Dieser Artikel wurde in der Mai 1994 Ausgabe des leider nicht mehr erscheinenden, englischen Magazins "Vegetarian Living" veröffentlicht. Der Artikel wurde von Peter und Montse Bradford geschrieben. Beide publizieren schon seit einigen Jahren über "Algen-Kost". Einige der Rezepte und Ideen sind ihrem 1994 erschienenen Buch "Cooking with sea vegetables" entnommen.

Meeres Gemüse
Meeresgemüse gehören unbestritten zum außergewöhnlicheren Teil der Vege- tarischen Ernährung. Oft verpönt und dadurch auch leicht in Vergessenheit geraten, gehören sie dennoch zu den sehr Mineral- und Spurenelementreichen Nahrungsmitteln. Und nichtsdestotrotz kann Meeresgemüse auch schmecken!

Meeresgemüse beinhaltet signifikante Mengen von Mineralstoffen wie z.B. Kalzium, Magnesium, Kalium, Phosphor und Eisen. Es ist auch reich an Spurenelementen wie z.B. Selen, Chrom, Magnesium Zink und Jod. Gerade letzteres ist oft schwierig aus Pflanzen zu beziehen, die auf dem Land wachsen. Meeresgemüse sind fett- und kalorienarm, haben hohe Proteinwerte und enthalten substantielle Mengen von Beta-Karotin und den Vitaminen des B-Komplexes.

Der gesundheitliche Vorteil von Meeresgemüsen ist schon seit Jahrhunderten bekannt. Die reichhaltigen Inhaltsstoffe wirken sich positiv auf unser Nerven- system aus, indem z.B. der Streß reduziert wird. Außerdem stärken sie das Immunsystem. Bei Kulturen, die sich traditionell mit reichlich Meeresgemüsen ernähren, konnte man auch Vorteile für Haut und Haare nachweisen. Ebenfalls nachgewiesen werden konnte die Verminderung von Tumoren, Cholesterin- werten und die positive Auswirkung auf Stoffwechsel und Verdauung.
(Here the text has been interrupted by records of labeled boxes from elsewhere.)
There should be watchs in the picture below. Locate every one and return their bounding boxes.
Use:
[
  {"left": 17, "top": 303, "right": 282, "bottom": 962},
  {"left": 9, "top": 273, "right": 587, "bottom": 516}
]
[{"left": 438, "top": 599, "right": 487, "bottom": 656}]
Außerdem stellte sich in Untersuchungen heraus, daß die Säure der z.B. braunen Meeresgemüse (Kombu, Wakame, Arame und Hijiki) Schwermetalle wie Kadmium, Blei, Quecksilber und Radium in unserem Darm binden kann. Dieser Prozess macht die Metalle unverdaulich und somit werden sie eliminiert. Diese Algen-Säure kann auch dazu beitragen, andere Gifte, die ständig in unserem Körper lagern,auch nachträglich auszuspülen. Andere Studien haben gezeigt, daß das Jod in den Meeresgemüsen, dem radioaktiven Jod-131 (ein Nebenprodukt der Kernspaltung), trotzt und es bis zu 80% reduzieren kann.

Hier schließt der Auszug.